# Optiver Realized Volatility EDA
![](https://media.istockphoto.com/vectors/stockmarketconcept-vector-id1262967772?k=6&m=1262967772&s=612x612&w=0&h=cfo-mSbEeMI8VY1BpgQUNuUEJoOaXK28OBjgxpV68xc=)


#### Stock Market in different countries is always a tug of war between the bears(who pull the price down) and bulls(who pull the price up). At a particular point in time,a stock price is determined by simple supply and demand. 
#### Stock price may be affected by different factors like economic releases, company news, a recommendation from a well-known analyst, a popular initial public offering (IPO) or unexpected earnings results.
#### Due to different factors mentioned above, the price may be volatile i.e increase or decrease in a short interval of time based on the market's emotion(stakeholders/investors).
#### Order book is an electronic buy (number of buy orders at a particular price) and sell (number of buy orders at a particular price) list at each price levels.
![](https://zerodha.com/z-connect/wp-content/uploads/2017/12/Floating-MarketDepth.png)
#### Above is a simple order book of a stock listed in NSE of Indian Stock Market called Reliance Industries.

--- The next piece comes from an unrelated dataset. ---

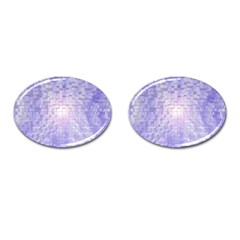 Purple Cubic Typography Cufflinks (Oval)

In the above image, we can see that bid column represents the buyer orders at each price level of 925.5, 925.45 etc with the quantity and orders. In the same fashion, there is offer column which represents the seller orders at each price level.
#### Volatility is really important as it can indicate and help in assigning risk level to a particular stock/index/securities.
#### Order book data provide the maximum amount of information about stock/index/securities at the lowest aggregation level.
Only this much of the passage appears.